─── Provided data
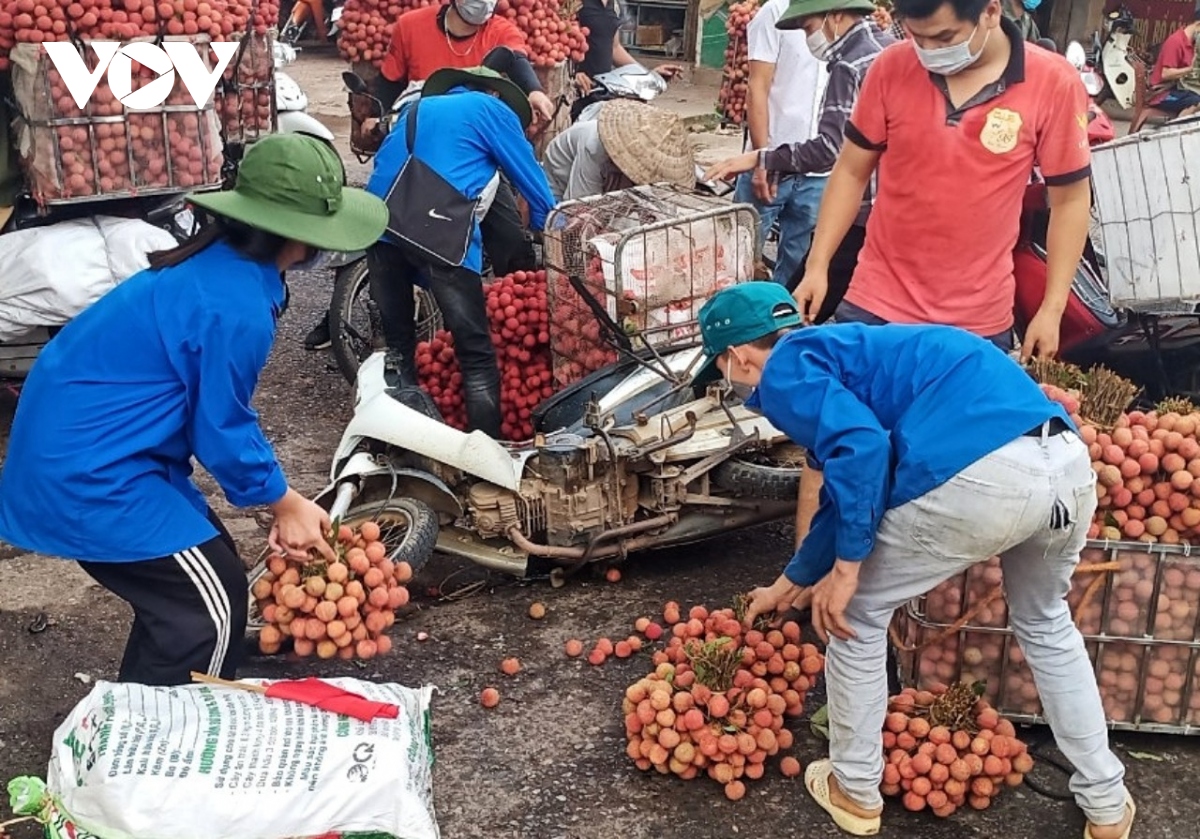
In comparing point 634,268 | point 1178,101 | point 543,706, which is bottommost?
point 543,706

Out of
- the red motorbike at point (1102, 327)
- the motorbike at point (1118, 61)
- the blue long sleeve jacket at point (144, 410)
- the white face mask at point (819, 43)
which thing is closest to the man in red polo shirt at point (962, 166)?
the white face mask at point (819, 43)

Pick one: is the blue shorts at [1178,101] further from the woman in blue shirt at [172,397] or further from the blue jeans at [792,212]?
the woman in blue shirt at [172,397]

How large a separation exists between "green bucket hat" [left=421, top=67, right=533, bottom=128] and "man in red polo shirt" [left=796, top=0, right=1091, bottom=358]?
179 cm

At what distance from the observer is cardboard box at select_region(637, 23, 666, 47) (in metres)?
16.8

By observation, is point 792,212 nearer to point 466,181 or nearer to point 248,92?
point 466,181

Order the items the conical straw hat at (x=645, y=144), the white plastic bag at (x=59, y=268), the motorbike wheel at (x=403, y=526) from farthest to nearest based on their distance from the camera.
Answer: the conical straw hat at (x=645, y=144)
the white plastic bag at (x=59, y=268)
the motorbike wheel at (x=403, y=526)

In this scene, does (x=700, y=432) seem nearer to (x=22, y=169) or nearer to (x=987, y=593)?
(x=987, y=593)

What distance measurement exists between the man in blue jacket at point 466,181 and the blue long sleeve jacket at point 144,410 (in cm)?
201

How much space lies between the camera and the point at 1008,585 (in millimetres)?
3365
──────
─── Provided data
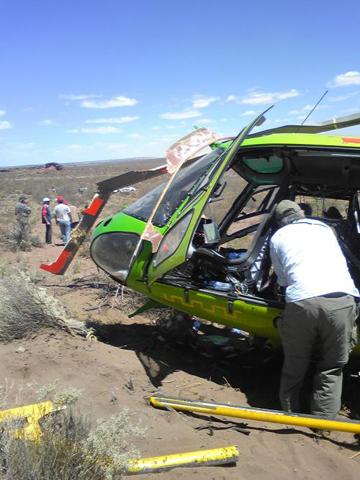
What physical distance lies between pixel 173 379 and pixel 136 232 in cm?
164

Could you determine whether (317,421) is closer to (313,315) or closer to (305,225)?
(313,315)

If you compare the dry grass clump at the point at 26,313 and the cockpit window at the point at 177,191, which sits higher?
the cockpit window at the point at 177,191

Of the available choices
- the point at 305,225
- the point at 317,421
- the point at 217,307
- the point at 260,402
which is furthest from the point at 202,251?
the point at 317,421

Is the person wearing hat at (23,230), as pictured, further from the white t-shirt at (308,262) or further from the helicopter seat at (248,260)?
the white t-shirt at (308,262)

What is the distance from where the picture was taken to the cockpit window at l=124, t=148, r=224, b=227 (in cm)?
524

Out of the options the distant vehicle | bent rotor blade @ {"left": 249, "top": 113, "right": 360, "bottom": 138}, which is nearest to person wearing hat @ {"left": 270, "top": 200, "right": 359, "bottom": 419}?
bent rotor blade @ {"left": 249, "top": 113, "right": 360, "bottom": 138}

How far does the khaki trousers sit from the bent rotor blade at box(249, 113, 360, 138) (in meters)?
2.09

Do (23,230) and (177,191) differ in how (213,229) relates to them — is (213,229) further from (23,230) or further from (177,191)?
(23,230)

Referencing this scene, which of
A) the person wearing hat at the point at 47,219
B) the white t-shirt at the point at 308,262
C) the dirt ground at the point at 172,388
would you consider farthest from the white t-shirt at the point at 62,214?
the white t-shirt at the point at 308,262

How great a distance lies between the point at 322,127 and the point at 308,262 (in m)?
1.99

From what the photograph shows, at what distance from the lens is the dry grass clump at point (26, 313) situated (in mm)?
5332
──────
Extract every line of the rows above that contains the string "conical", treating uppercase and lowercase as different.

Order the items the conical straw hat at (x=645, y=144), the white plastic bag at (x=59, y=268), the motorbike wheel at (x=403, y=526) from farthest to nearest based on their distance from the camera.
Answer: the conical straw hat at (x=645, y=144)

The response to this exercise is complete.